> [Material provided]:
┌──
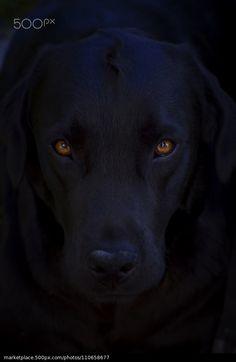Wunderschöne #Labrador Hündin © Zoran Pucarevic   500px.com   #lab #LabradorRetriever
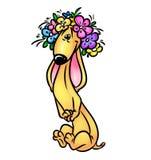 perro basset hermoso Foto de archivo libre de regalías
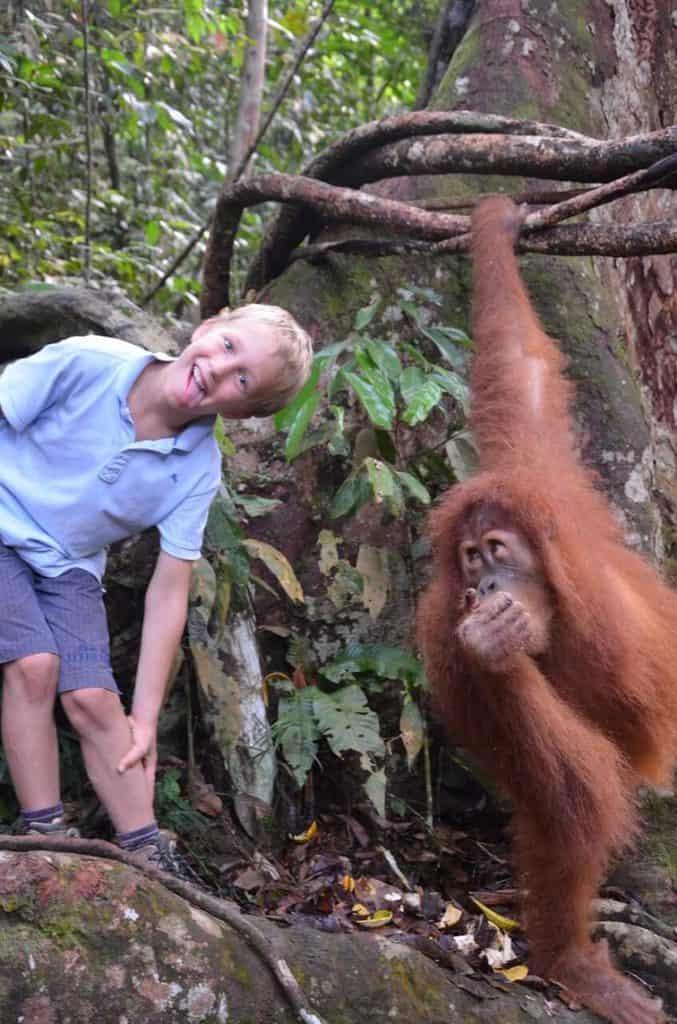 orang utan Sumatra parc naturel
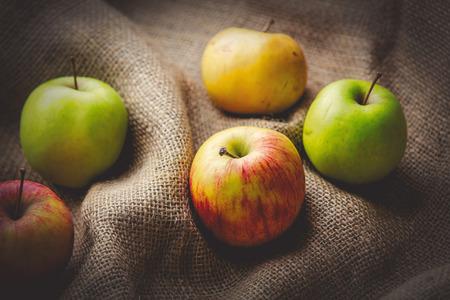 Apples on jute sack background. Autumn season harvest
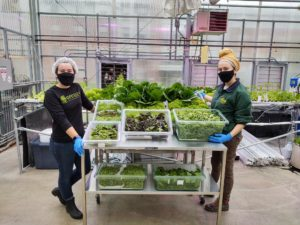 Harvesting Produce in the Presidents Park Hydroponic Greenhouse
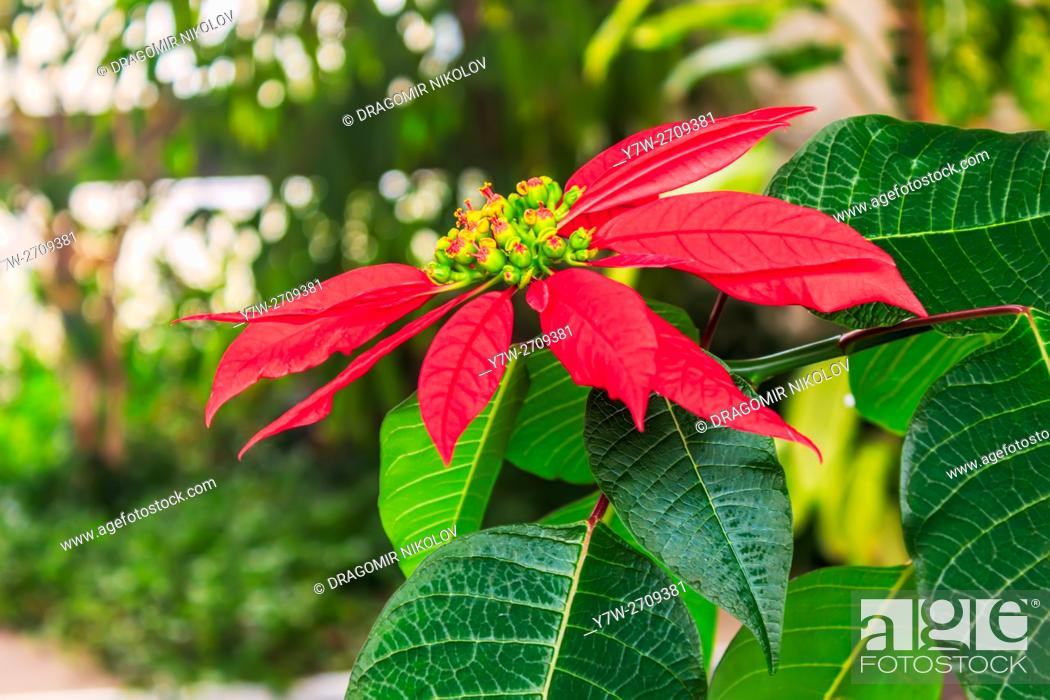 Stock Photo: Red poinsettia flower. The photo is taken in winter garden in domestic home in Sofia, capital of Bulgaria, Europe.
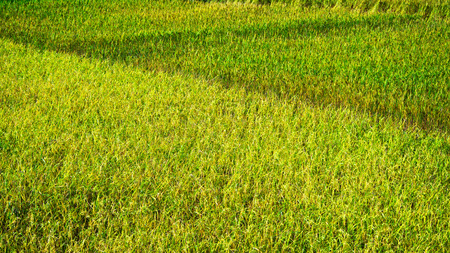 plentifully: rice field
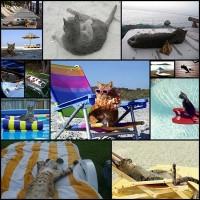 夏に向けて準備万端のネコ達15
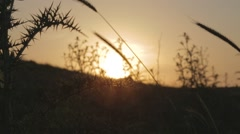 Silhouette of thistle moving at the wind at sunset Stock Footage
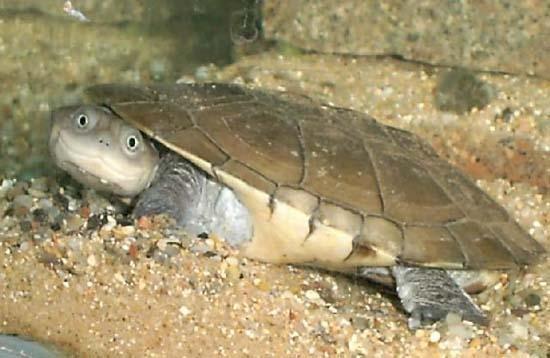 L 39 arche de no tortue aquatique for Aquarium tortue aquatique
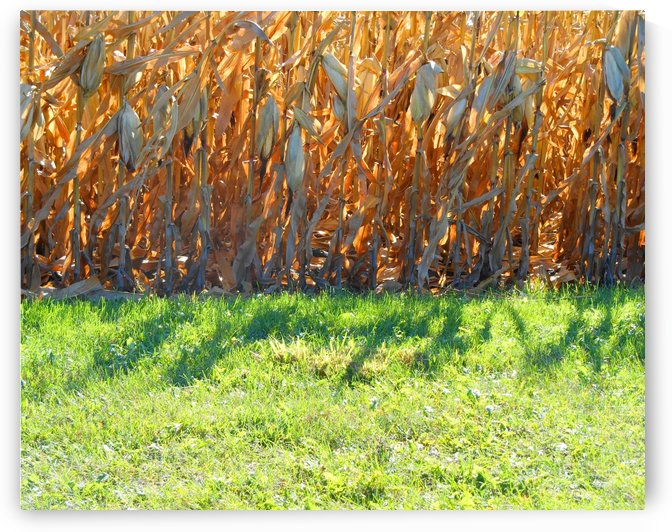 Cornstalk Shadows by Castle Green Enterprises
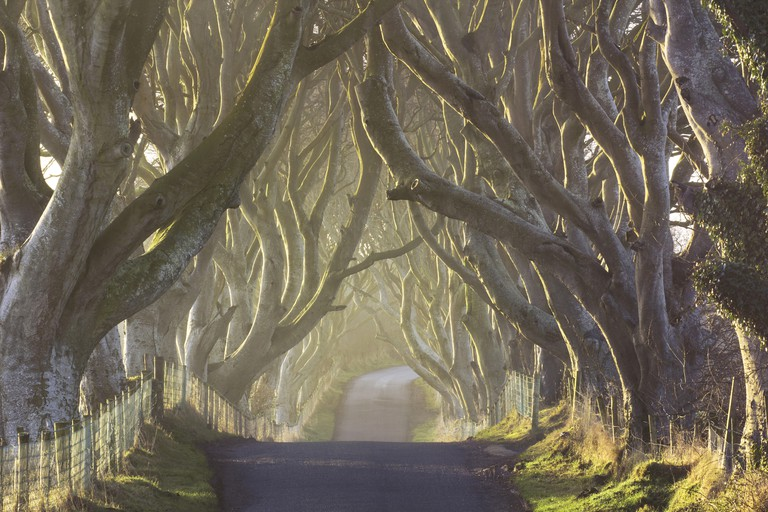 The Dark Hedges from County Antrim, Northern Ireland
└──
> [Your objective]: Write out the lines beginning at the line with "perro basset hermoso" and ending at the last line of the entries. Include no pictures.

> [Task output]:
 perro basset hermoso Foto de archivo libre de regalías
 orang utan Sumatra parc naturel
 Apples on jute sack background. Autumn season harvest
 Harvesting Produce in the Presidents Park Hydroponic Greenhouse
 Stock Photo: Red poinsettia flower. The photo is taken in winter garden in domestic home in Sofia, capital of Bulgaria, Europe.
 plentifully: rice field
 夏に向けて準備万端のネコ達15
 Silhouette of thistle moving at the wind at sunset Stock Footage
 L 39 arche de no tortue aquatique for Aquarium tortue aquatique
 Cornstalk Shadows by Castle Green Enterprises
 The Dark Hedges from County Antrim, Northern Ireland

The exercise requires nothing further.